Indigenous Peoples

Mercury poisoning of indigenous people plagues the Amazon. Illegal mining is the cause

Not only does illegal mining ravish the environment, it leads to mercury poisoning of indigenous people. Survival International has brought the issue to the UN.

Survival International, a global movement for tribal peoples’ rights, has denounced mercury poisoning in Latin America in a letter to the UN Special Rapporteur for Health. The organisation highlights Venezuela, Peru and Brazil as countries that don’t comply with procedures to monitor the effects of mining on the environment. Mercury contamination, which commonly follows illegal natural resource extraction, can be dangerous to human health, leading to kidney malfunction, acute anaemia and respiratory diseases.

 

Munduruku Brazil
The Munduruku indigenous group in the Brazilian Amazon © Mario Tama/Getty Images

Mercury poisoning of indigenous people

Tribal people are especially vulnerable to mercury poisoning as most mining activities are concentrated in areas they inhabit: the Amazon rainforest in particular. The alarm over mercury poisoning of Nahua People in the Peruvian Amazon has already been raised by Survival. States have obligations towards indigenous people, not only under domestic but also under international law, according to the tribal rights group.

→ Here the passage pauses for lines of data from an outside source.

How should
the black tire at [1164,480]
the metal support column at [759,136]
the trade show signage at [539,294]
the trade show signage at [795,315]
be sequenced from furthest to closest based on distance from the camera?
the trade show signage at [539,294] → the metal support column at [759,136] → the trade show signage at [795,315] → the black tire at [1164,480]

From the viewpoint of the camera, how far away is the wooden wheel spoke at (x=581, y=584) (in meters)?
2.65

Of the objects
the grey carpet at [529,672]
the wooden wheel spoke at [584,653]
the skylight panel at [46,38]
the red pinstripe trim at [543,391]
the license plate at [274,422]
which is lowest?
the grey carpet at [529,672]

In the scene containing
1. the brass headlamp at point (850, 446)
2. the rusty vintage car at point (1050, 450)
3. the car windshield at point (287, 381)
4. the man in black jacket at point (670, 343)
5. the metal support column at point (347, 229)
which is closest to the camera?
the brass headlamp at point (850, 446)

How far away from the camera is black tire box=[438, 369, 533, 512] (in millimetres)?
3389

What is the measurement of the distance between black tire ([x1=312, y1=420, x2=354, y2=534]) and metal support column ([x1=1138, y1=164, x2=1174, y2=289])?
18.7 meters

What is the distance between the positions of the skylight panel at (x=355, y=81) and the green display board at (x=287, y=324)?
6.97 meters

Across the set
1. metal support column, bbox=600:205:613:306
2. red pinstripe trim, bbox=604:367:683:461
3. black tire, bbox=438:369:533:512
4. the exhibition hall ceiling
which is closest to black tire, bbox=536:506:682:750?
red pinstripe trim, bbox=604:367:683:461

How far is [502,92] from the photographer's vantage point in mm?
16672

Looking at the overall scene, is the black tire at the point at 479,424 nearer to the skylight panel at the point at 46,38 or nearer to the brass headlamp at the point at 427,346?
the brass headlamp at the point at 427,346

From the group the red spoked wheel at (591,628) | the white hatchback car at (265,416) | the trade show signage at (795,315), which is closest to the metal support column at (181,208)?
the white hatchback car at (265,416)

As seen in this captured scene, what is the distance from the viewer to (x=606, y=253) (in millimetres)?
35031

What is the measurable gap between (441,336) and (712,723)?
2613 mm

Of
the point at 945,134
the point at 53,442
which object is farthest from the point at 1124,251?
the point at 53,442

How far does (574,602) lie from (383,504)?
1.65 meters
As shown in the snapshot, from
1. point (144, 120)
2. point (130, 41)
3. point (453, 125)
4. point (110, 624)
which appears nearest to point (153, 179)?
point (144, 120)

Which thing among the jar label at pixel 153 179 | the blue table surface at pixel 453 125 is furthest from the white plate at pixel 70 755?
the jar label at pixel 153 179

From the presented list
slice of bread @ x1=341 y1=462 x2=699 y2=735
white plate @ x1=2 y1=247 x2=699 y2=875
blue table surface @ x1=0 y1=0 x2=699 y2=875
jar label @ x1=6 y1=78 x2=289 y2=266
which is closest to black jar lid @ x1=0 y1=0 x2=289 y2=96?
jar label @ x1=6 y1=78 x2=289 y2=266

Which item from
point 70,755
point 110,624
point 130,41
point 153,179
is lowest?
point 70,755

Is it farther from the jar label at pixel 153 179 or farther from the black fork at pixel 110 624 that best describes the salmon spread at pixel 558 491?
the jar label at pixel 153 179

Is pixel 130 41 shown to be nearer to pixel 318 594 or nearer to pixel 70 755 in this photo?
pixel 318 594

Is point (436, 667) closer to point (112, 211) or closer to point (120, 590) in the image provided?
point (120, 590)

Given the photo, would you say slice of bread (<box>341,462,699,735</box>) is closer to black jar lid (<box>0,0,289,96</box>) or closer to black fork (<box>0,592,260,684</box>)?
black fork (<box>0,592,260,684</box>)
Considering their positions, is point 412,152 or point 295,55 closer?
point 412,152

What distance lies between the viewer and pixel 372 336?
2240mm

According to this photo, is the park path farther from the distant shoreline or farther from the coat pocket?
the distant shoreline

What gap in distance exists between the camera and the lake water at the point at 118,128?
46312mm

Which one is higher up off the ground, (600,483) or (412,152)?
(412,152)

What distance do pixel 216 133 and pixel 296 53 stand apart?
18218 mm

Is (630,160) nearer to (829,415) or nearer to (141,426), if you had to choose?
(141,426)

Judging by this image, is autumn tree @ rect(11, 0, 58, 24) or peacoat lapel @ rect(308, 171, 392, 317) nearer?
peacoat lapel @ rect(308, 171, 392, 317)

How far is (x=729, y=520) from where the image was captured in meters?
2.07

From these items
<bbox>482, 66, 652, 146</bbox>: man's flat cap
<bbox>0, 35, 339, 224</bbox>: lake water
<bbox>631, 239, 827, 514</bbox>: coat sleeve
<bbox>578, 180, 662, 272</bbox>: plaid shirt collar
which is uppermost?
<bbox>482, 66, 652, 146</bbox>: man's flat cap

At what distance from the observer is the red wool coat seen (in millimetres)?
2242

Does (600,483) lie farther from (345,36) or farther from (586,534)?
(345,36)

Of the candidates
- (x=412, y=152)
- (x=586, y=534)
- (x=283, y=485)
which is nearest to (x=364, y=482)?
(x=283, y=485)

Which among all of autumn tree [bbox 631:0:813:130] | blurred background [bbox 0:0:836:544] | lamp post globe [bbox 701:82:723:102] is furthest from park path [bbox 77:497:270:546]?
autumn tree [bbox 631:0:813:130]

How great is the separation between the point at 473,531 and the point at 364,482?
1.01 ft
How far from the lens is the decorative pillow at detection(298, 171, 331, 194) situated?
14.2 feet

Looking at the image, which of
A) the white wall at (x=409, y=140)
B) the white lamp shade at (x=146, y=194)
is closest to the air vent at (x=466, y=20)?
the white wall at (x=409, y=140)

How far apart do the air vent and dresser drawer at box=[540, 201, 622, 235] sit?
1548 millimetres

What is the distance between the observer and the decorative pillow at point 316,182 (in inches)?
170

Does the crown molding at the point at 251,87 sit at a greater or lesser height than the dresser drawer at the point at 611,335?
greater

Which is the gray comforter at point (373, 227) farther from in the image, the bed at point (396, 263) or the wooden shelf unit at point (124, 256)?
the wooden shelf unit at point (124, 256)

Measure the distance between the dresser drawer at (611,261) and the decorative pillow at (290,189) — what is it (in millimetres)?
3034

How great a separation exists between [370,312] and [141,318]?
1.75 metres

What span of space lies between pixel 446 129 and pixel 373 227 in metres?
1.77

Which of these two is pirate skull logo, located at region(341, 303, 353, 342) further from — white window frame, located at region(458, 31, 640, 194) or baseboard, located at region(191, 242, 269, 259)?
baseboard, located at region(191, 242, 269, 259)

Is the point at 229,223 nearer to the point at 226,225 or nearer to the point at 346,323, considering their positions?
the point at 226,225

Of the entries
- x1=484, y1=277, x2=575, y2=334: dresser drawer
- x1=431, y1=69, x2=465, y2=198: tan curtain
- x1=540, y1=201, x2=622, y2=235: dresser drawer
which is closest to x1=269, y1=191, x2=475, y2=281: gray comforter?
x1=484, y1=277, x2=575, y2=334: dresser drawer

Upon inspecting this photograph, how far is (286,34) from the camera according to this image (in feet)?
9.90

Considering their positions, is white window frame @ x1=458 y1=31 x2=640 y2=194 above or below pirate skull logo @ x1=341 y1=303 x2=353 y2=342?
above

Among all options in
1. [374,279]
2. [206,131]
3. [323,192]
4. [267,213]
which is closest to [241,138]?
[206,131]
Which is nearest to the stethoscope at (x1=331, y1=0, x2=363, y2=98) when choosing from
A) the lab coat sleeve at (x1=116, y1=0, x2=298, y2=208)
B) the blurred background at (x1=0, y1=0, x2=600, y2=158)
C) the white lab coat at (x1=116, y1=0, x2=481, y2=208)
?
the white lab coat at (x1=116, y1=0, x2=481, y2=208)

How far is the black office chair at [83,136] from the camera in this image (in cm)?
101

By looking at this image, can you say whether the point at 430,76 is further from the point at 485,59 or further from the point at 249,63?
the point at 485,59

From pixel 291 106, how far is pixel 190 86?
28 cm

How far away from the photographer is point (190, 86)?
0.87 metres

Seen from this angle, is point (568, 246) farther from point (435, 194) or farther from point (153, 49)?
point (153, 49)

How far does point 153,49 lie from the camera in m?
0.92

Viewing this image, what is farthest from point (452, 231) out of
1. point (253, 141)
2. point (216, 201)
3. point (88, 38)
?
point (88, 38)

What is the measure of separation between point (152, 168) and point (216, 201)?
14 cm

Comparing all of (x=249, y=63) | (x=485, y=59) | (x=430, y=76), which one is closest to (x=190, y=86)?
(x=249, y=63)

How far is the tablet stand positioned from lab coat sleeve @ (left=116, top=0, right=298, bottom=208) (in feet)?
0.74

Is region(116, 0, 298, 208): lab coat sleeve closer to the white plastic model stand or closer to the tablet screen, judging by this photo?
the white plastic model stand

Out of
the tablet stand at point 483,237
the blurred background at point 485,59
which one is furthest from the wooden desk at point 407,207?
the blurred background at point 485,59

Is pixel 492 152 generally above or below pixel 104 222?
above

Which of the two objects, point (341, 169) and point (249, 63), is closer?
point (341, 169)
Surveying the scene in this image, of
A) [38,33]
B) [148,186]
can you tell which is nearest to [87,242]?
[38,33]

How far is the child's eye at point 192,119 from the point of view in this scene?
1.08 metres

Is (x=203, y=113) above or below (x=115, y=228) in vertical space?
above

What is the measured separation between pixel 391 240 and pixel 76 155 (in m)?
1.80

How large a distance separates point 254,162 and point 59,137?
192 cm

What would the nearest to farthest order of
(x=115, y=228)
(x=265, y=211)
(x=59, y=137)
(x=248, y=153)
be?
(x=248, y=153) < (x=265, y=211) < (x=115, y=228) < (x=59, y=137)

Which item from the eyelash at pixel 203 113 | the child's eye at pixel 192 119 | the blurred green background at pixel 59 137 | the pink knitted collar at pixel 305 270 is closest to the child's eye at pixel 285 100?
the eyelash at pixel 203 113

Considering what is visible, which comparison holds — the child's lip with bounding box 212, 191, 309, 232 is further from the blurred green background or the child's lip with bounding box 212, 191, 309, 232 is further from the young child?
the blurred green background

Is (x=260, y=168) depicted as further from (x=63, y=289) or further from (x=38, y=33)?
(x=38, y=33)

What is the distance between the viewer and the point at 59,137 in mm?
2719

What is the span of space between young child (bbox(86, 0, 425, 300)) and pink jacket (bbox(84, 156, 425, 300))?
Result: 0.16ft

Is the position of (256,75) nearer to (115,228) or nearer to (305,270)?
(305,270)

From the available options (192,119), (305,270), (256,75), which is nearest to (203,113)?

Failing to prevent poisoning and assist contaminated ethnic groups is a violation of several international treaties, including the International Bill of Human Rights and ILO Convention 169.

 

Mercury gets into the digestive system mainly through the consumption of fish. Up to 60 percent of fish sold in a local market in Puerto Maldonado (the Peruvian gold mining capital, located in the region of Madre de Dios) is contaminated with mercury, according to estimates. This exceeds safety levels such as those defined by the United States Environmental Protection Agency. 78% of the city’s adult population shows signs of mercury poisoning.

 

 

Illegal mining

“It’s relatively easy to get a permit to explore for gold”, Enrique Ortiz, a renowned Peruvian environmental activist, says. The bureaucratic complications start once a good spot for mining is identified. “Then you have to get the actual permits. These require engineering specifications, statements of environmental protection programmes, plans for the protection of indigenous people and environmental remediation”. Miners evade those obstacles by claiming to be in the process of getting permissions. This means that “they have a claim to the land but not much responsibility to it,” according to Ortiz. In fact, over 90% of gold mines in Madre de Dios are illegal.